Zupa krem marchewkowo pomarańczowa
Składniki:
1,5 litra wody (6 szklanek po 250 ml, może być trochę mniej)
1 kostka rosołowa
600 g marchewki
400 g pomarańczy (ważone po obraniu pomarańczowej skórki)
około 2×1 cm imbiru świeżego
2 szczypty papryki słodkiej
opcjonalnie pieprz, sól, 1 łyżka świeżej natki pietruszki
Sposób przygotowania:
Do garnka wlewamy wodę, wrzucamy kostkę rosołową oraz obraną, umytą i pociętą w kształt frytek marchewkę. Dodajemy pieprzu do smaku i gotujemy.
 

Następnie obieramy pomarańczę z 'pomarańczowej’ skóry i usuwamy z niej wszystkie pestki i białe gorzkie włókna. Jeśli pomarańcza posiada cieniutką białą błonkę to usuwamy ze środka tylko grubsze białe gorzkie części.

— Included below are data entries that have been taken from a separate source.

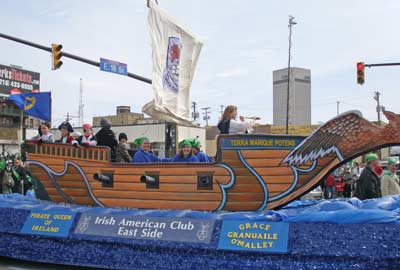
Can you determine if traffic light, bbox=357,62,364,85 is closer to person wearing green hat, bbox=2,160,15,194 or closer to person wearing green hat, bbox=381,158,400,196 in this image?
person wearing green hat, bbox=381,158,400,196

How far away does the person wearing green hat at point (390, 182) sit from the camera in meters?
6.59

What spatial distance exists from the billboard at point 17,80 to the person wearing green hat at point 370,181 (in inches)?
2111

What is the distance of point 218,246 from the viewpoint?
15.1 feet

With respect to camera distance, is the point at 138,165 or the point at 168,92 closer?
the point at 138,165

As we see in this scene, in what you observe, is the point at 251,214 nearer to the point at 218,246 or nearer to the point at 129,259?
the point at 218,246

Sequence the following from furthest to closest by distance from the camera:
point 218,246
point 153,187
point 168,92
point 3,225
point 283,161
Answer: point 168,92
point 3,225
point 153,187
point 283,161
point 218,246

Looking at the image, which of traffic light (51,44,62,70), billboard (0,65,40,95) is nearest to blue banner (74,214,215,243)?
traffic light (51,44,62,70)

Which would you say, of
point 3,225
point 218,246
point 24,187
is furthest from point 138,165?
point 24,187

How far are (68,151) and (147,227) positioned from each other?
182 cm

Jeśli natomiast ta 'błonka’ jest zbyt gruba (zwłaszcza na rantach) to musimy jej się pozbyć i łatwo możemy to zrobić przy pomocy noża odkrawając ją delikatnie nożem tak by nie zabrać zbyt dużo miąższu. Po tym zabiegu, wszystkie pomarańcze kroimy na kawałki i dodajemy do gotującej się marchewki – dodajemy ją dopiero wtedy, gdy marchewka zrobi się al dente (nie za twarda i nie za miękka). Dodajemy również potarty na grubych oczkach imbir.

 

 

Zupa krem marchewkowo pomarańczowa

 

Po rozgotowaniu pomarańczy przyprawiamy naszą zupę słodką papryką i ewentualnie dodajemy trochę soli i pieprzu (to zależy od naszych 'kubków smakowych’, najlepiej posmakować zupę i stwierdzić czy warto ją w ogóle czymś jeszcze przyprawiać). Wszystko jeszcze chwilę gotujemy, zdejmujemy garnek z ognia, wrzucamy (jak ktoś lubi jej smak) natkę pietruszki i całość miksujemy blenderem na kremową konsystencję.

 
Zupę polecam jeść świeżo ugotowaną i gorącą. Jej smak mi utkwił głęboko w pamięci – pierwszy raz robiłam ją na kostce rosołowej, a podawałam ją z tortellini (mięsnymi uszkami). Można ją podawać również z grzankami, tostami – jak kto sobie wymyśli.